Politechnika chce współpracować z Państwową Medyczną Wyższą Szkołą Zawodową. Oznacza to wspólne badania pracowników, projekty, granty i dyplomy. - Chcemy, żeby studenci z PMWSZ zdobywali u nas dyplomy magistra. Może dzięki temu zatrzymamy ich w Opolu - mówi rektor PO.
Najściślej mają ze sobą współpracować Wydział Wychowania
Fizycznego i Fizjoterapii Politechniki Opolskiej z Instytutem
Fizjoterapii PMWSZ oraz Wydział Zarządzania PO z Instytutem Zdrowia
Publicznego.
- Państwowa Medyczna Wyższa Szkoła Zawodowa kształci tylko na poziomie studiów
licencjackich. Potem jej absolwenci często opuszczali Opole w
poszukiwaniu uczelni, na której mogliby zdobyć wymarzony dyplom
magistra. My chcemy, aby ci młodzi ludzie dyplom II stopnia zdobywali
podczas studiów na naszym wydziale WWFiF, a absolwenci zdrowia
publicznego na zarządzaniu - mówi prof. Jerzy Skubis, rektor PO.

> Prezentowane dane
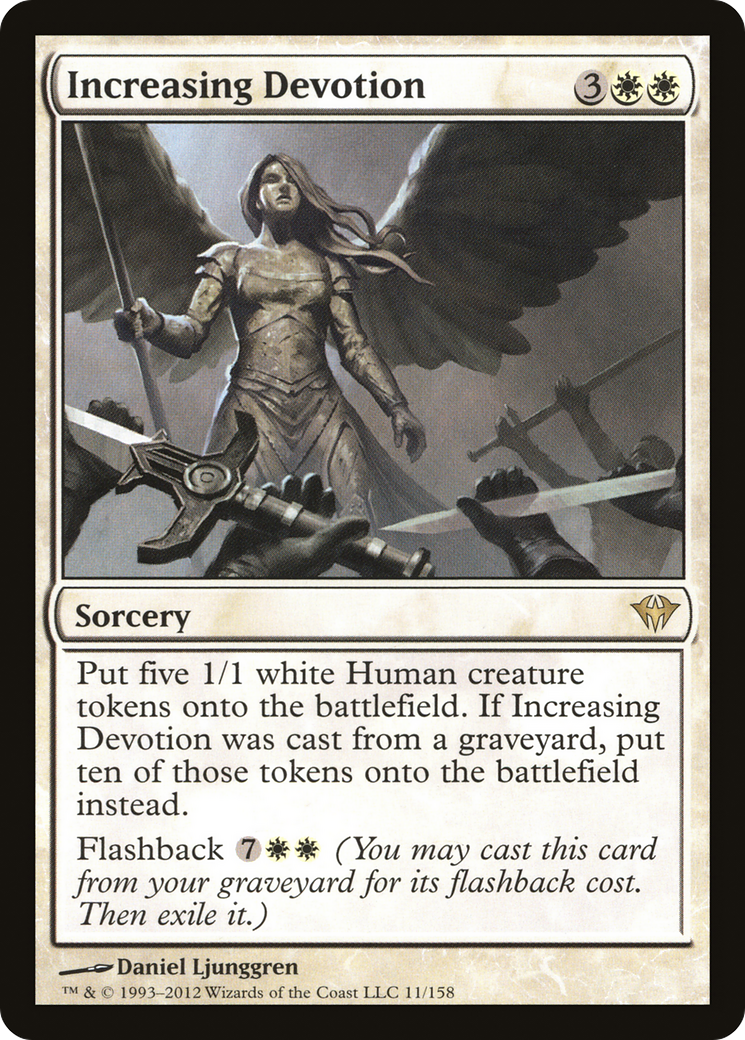 Increasing Devotion [Dark Ascension] Foil
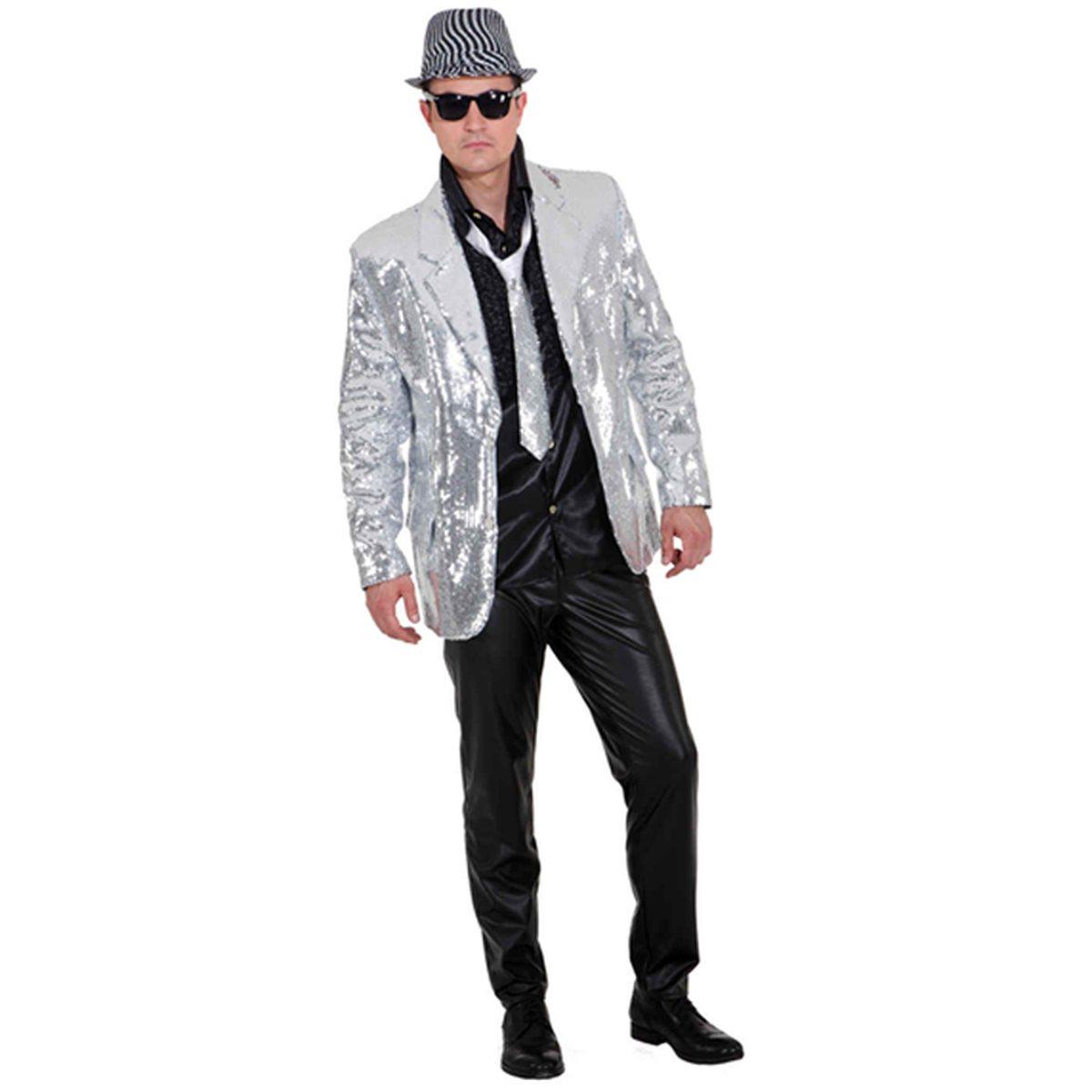 Giacca argento paillettes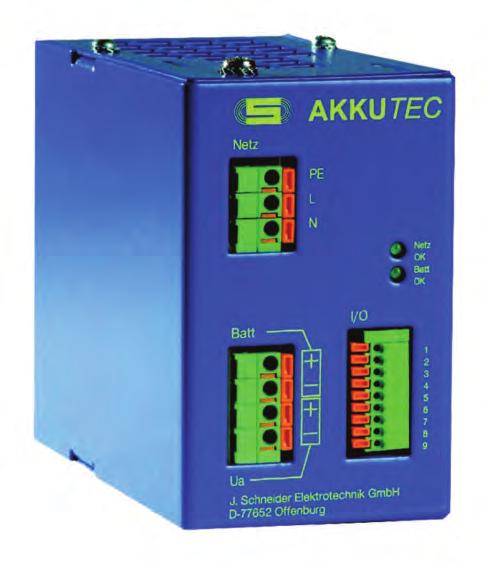 DC UPS AKKUTEC DC-UPS INTRODUCTION AKKUTEC / AKKUTEC VdS Battery back-up modules are an absolute must in many modern industrial applications.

> Cel ćwiczenia
Przepisz dokładnie fragment tekstu o współpracy Politechniki Opolskiej z PMWSZ od słów „Najściślej mają ze” do słów „Publicznego.”. Lista pochodzi z innego źródła niż tekst.

> Odpowiedź
Najściślej mają ze sobą współpracować Wydział Wychowania
Fizycznego i Fizjoterapii Politechniki Opolskiej z Instytutem
Fizjoterapii PMWSZ oraz Wydział Zarządzania PO z Instytutem Zdrowia
Publicznego.